Le matin qui suivit, mon père, la voyant hors d’état de voyager, partit pour Paris afin de faire rendre les derniers devoirs à son gendre et de mettre ordre, autant que possible, à ses affaires. Il me laissait le soin d’apprendre à la pauvre Adda les cruels détails qu’il serait bientôt inutile de vouloir lui cacher. Elle les devina d’elle-même.

— Il se sera tué, disait-elle, par amour pour cette fille !

Il ne lui vint pas à la pensée qu’Abel eût joué un rôle dans ce drame, et, comme les journaux ne mêlèrent pas son nom au récit plus ou moins fidèle, plus ou moins réservé, qu’ils firent de l’événement, je n’eus pas lieu de parler de la cause.

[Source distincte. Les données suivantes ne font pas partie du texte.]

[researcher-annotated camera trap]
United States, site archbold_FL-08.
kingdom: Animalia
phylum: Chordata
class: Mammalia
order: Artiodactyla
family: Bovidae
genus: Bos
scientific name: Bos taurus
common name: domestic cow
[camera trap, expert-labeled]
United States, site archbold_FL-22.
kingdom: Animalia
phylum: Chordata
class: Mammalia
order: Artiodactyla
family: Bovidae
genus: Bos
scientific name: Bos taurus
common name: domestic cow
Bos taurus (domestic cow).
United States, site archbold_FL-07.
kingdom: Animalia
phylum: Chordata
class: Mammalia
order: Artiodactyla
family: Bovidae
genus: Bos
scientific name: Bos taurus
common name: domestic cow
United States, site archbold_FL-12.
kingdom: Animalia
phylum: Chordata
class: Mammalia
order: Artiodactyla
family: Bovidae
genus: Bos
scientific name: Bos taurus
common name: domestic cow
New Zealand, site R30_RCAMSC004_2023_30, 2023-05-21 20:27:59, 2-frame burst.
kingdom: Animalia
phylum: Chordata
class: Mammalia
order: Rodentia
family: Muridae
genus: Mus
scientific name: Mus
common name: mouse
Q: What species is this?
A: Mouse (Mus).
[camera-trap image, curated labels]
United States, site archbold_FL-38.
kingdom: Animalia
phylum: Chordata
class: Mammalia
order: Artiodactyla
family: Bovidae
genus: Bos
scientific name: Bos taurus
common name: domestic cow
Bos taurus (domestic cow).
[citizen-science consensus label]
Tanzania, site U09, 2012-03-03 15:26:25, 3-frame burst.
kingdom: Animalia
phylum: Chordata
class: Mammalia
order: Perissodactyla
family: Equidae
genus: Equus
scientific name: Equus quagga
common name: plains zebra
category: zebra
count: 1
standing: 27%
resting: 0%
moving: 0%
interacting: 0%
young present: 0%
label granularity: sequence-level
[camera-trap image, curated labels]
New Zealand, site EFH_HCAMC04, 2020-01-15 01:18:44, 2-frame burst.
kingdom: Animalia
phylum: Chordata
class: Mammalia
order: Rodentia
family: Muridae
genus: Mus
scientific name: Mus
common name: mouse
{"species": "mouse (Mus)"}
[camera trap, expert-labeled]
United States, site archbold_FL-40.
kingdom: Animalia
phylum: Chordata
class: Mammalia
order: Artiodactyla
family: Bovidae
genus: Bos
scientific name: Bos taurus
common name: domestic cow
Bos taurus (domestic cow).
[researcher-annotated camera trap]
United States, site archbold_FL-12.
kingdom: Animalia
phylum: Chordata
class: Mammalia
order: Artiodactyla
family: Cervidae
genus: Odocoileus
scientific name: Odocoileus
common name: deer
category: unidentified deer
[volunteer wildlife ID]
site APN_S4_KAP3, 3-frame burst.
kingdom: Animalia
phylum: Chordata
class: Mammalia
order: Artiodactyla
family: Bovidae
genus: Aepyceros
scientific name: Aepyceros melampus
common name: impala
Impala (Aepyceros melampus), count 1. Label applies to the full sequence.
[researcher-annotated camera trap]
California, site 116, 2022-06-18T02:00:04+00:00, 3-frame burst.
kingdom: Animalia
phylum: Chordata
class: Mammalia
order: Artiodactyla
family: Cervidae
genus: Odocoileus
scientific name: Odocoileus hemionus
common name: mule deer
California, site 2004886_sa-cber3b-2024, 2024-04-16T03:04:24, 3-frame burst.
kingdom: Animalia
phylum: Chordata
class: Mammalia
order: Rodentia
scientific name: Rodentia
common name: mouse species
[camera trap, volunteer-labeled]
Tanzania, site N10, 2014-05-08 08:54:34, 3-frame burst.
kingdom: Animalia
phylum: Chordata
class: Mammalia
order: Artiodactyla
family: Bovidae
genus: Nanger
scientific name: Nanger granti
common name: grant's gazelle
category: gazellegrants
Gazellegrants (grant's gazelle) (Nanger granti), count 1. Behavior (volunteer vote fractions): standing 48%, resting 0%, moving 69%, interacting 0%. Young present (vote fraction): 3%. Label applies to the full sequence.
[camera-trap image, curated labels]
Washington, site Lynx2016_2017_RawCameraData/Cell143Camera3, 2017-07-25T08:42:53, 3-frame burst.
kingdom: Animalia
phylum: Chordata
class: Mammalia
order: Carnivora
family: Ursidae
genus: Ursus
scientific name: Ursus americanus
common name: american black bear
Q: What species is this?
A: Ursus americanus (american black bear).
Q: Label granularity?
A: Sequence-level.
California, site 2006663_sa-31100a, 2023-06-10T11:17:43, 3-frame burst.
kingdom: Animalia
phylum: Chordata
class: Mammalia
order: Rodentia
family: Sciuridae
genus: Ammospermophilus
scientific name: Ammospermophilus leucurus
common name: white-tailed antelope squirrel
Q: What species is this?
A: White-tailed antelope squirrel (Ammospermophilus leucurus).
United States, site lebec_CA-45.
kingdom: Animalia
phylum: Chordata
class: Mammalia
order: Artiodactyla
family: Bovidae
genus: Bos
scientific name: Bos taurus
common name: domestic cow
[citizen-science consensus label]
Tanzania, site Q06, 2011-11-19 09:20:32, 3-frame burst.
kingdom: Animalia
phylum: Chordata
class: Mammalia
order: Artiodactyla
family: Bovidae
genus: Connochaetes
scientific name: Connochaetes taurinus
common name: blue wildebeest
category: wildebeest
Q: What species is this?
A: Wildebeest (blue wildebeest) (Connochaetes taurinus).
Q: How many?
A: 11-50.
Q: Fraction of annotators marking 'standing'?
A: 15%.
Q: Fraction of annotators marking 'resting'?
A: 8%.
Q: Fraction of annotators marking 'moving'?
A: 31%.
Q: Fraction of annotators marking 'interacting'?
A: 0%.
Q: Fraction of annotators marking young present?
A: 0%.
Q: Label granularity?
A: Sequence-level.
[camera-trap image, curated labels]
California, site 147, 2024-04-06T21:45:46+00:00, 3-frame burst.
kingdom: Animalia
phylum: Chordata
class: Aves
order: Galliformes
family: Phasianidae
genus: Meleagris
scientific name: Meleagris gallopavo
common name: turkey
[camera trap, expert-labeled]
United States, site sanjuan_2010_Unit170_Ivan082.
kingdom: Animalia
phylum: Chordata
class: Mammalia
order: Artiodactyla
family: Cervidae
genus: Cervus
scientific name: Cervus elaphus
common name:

Adda fut véritablement malade durant plusieurs jours ; elle n’exprima aucun regret, aucune affection pour la mémoire de son mari. Il lui arriva même de dire dans l’excitation de la fièvre qu’il s’était fait justice à lui-même, et que c’était un bonheur pour ses enfants. Le deuil de son âme avait pris la forme de la peur, elle voyait son spectre ensanglanté, elle criait et se débattait. Enfin elle s’apaisa, et, quand mon père revint de Paris, il la trouva abattue et résignée, essayant sa robe noire au lieu de sa robe rose.